(Spatial question records)
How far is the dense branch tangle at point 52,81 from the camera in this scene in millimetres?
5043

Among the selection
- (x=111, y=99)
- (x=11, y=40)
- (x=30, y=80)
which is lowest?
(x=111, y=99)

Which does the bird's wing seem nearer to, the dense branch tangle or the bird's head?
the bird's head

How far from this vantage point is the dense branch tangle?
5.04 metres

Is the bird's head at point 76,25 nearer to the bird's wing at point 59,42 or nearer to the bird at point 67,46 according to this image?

=== PROBLEM STATEMENT ===
Put every line of the entries above into a numbered list, leaving out the blank lines.

=== FINAL RESULT ===
1. How far is the dense branch tangle at point 52,81 from the camera in this scene in millimetres?
2. 5043
3. Among the selection
4. - (x=111, y=99)
5. - (x=11, y=40)
6. - (x=30, y=80)
7. which is lowest?
8. (x=111, y=99)
9. Which does the bird's wing seem nearer to, the dense branch tangle or the bird's head?
10. the bird's head
11. How far from this vantage point is the dense branch tangle?
12. 5.04 metres
13. Is the bird's head at point 76,25 nearer to the bird's wing at point 59,42 or nearer to the bird at point 67,46 according to this image?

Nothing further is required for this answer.